DIRECTIVE:
Retype each of the entries below without changing a single character.

(Data taken from a collection)
=======
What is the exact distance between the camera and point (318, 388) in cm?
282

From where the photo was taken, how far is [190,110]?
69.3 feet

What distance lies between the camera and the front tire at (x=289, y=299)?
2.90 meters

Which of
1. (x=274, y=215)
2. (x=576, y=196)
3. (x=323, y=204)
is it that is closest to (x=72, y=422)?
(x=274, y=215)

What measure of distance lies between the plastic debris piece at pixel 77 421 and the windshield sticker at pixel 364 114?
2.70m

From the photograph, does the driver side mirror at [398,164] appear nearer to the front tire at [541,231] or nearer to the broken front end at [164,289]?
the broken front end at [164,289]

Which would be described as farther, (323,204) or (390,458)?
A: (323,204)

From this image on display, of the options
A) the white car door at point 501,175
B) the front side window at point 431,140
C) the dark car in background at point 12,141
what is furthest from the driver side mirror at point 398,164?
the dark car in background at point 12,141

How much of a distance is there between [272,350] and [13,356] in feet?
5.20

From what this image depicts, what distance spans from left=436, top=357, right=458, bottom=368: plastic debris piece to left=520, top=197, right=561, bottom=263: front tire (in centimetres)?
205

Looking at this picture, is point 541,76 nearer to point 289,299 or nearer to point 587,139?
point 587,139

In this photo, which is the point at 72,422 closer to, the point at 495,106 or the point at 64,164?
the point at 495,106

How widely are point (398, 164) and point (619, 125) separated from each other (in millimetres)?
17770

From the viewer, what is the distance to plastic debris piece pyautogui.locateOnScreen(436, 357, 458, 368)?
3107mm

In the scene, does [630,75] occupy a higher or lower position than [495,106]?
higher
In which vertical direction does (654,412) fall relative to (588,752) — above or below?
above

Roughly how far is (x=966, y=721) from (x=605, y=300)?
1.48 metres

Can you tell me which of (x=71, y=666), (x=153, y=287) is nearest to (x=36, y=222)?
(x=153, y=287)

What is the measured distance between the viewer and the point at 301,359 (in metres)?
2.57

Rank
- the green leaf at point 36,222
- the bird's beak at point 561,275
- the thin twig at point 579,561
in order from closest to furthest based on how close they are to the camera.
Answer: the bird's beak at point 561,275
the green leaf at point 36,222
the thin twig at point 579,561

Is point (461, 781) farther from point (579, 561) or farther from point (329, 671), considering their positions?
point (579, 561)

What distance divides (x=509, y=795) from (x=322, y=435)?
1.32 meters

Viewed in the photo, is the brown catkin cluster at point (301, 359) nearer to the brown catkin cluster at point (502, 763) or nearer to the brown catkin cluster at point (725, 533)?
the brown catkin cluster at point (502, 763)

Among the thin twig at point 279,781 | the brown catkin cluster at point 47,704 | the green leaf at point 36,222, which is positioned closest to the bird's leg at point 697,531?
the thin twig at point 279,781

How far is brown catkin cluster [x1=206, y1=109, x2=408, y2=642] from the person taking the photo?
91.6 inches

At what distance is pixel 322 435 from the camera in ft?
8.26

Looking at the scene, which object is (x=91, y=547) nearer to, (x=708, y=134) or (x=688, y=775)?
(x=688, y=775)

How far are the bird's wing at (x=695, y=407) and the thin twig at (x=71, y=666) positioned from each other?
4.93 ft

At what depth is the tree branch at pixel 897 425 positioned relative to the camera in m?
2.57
=======
FINAL RESULT:
What is the exact distance between the camera and point (318, 388) in cm?
282

From where the photo was taken, how far is [190,110]?
69.3 feet

What distance lies between the camera and the front tire at (x=289, y=299)?
2.90 meters

Which of
1. (x=274, y=215)
2. (x=576, y=196)
3. (x=323, y=204)
is it that is closest to (x=72, y=422)?
(x=274, y=215)

What measure of distance lies between the plastic debris piece at pixel 77 421 and the windshield sticker at pixel 364 114?
2.70m

From the photograph, does the driver side mirror at [398,164] appear nearer to the front tire at [541,231] or nearer to the broken front end at [164,289]?
the broken front end at [164,289]

Which would be described as farther, (323,204) or (390,458)?
A: (323,204)

From this image on display, of the options
A) the white car door at point 501,175
B) the front side window at point 431,140
C) the dark car in background at point 12,141
what is furthest from the driver side mirror at point 398,164?
the dark car in background at point 12,141

How much of a distance is there between [272,350] and [13,356] in feet?
5.20

From what this image depicts, what distance spans from left=436, top=357, right=458, bottom=368: plastic debris piece to left=520, top=197, right=561, bottom=263: front tire (in centimetres)?
205

Looking at this picture, is point 541,76 nearer to point 289,299 or nearer to point 587,139?
point 587,139

In this photo, which is the point at 72,422 closer to, the point at 495,106 or the point at 64,164?
the point at 495,106

How widely are point (398, 164) and point (619, 125) separated from each other (in millimetres)?
17770

From the viewer, what is the distance to plastic debris piece pyautogui.locateOnScreen(436, 357, 458, 368)?
3107mm

In the scene, does [630,75] occupy a higher or lower position than [495,106]?
higher
In which vertical direction does (654,412) fall relative to (588,752) — above or below?
above

Roughly how far is (x=966, y=721) from (x=605, y=300)?
1.48 metres

Can you tell me which of (x=71, y=666), (x=153, y=287) is nearest to (x=36, y=222)?
(x=153, y=287)

What is the measured distance between the viewer and the point at 301,359 (in metres)?
2.57

Rank
- the green leaf at point 36,222
- the bird's beak at point 561,275
- the thin twig at point 579,561
in order from closest to furthest based on how close they are to the camera.
Answer: the bird's beak at point 561,275
the green leaf at point 36,222
the thin twig at point 579,561

Is point (461, 781) farther from point (579, 561) or farther from point (329, 671), considering their positions?
point (579, 561)

What distance divides (x=509, y=795) from (x=322, y=435)?
1.32 meters

Viewed in the photo, is the brown catkin cluster at point (301, 359) nearer to the brown catkin cluster at point (502, 763) or nearer to the brown catkin cluster at point (725, 533)?
the brown catkin cluster at point (502, 763)

Among the thin twig at point 279,781 | the brown catkin cluster at point 47,704 | the green leaf at point 36,222, which is positioned closest to the bird's leg at point 697,531?
the thin twig at point 279,781

How far is brown catkin cluster [x1=206, y1=109, x2=408, y2=642] from the person taking the photo?
91.6 inches

At what distance is pixel 322 435 from the camera in ft?
8.26

Looking at the scene, which object is (x=91, y=547) nearer to, (x=708, y=134) or (x=688, y=775)?
(x=688, y=775)

How far are the bird's wing at (x=695, y=407) and the thin twig at (x=71, y=666) positioned from each other?
4.93 ft

At what depth is the tree branch at pixel 897 425 positioned relative to the camera in m?
2.57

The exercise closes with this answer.